The surprisingly difficult challenge of evaluating if data is garbage or gold
Data quality feels like a topic that should be easy. Good and bad, right? It’s that simple. A binary choice that connects to core of human decision making and neatly ties to the ones and zeros we all love. The data in MY system is good and the data in SOMEONE ELSES system is bad.
But if pressed, can you really describe data quality? The Six Primary Dimensions for Data Quality Assessment by the Data Management Association (DAMA) does an excellent job of categorizing the attributes around data quality.

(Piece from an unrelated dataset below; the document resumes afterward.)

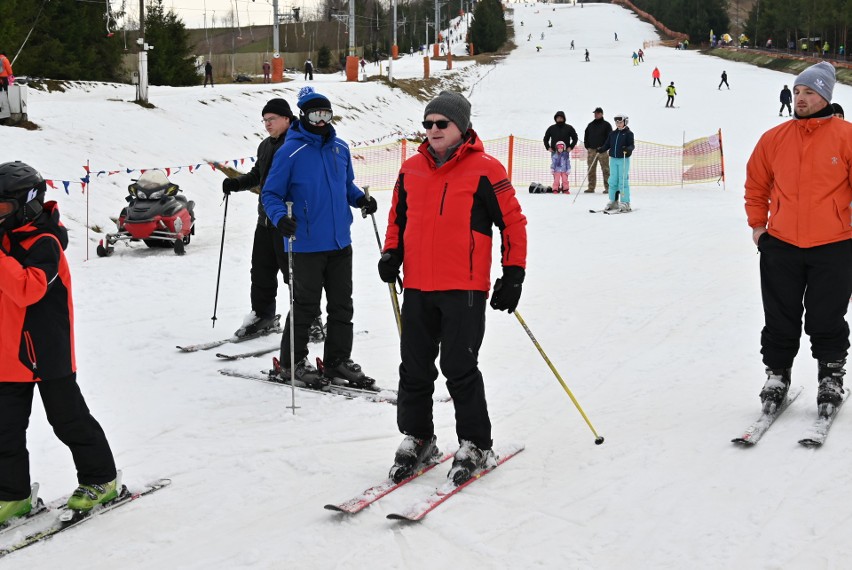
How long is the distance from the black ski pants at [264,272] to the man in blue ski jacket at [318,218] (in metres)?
1.38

Here’s how they break down the problem with very brief definitions:
- Complete: Absence of blank (NULL) values.
- Unique: Things are measured only once.
- Timely: Represents reality from the required point in time.
- Valid: Conforms to syntax and data types
- Accurate: Correctly describes the real world
- Consistent: Absence of difference on comparison
These are excellent. They bring clarity and organization. Some systems even calculate these elements as a part of summary statistics like the pg_stats table in PostgreSQL.
But there are business questions left unanswered. Have you heard these before?
- “I can’t get at that data”
- “It’s great, but I have to do a lot of work with it before I can do anything”
- “Yeah, but have you met the people who own that data? It might be ok now…”
Try adding three categories to the DAMA structure:
- Accessible: Available for access
- Usable: Understandable, simple, relevant, and in the way you need it
- Confident: Reputation of the data and how it is managed
With this full set of data characteristics, you may find yourself looking at deep existential questions you have never faced. If a data warehouse is inaccessible, is it really warehouse? If people are only using a dashboard to export data to Excel, is it really a dashboard? Do you really trust the people, process, and technology providing that data?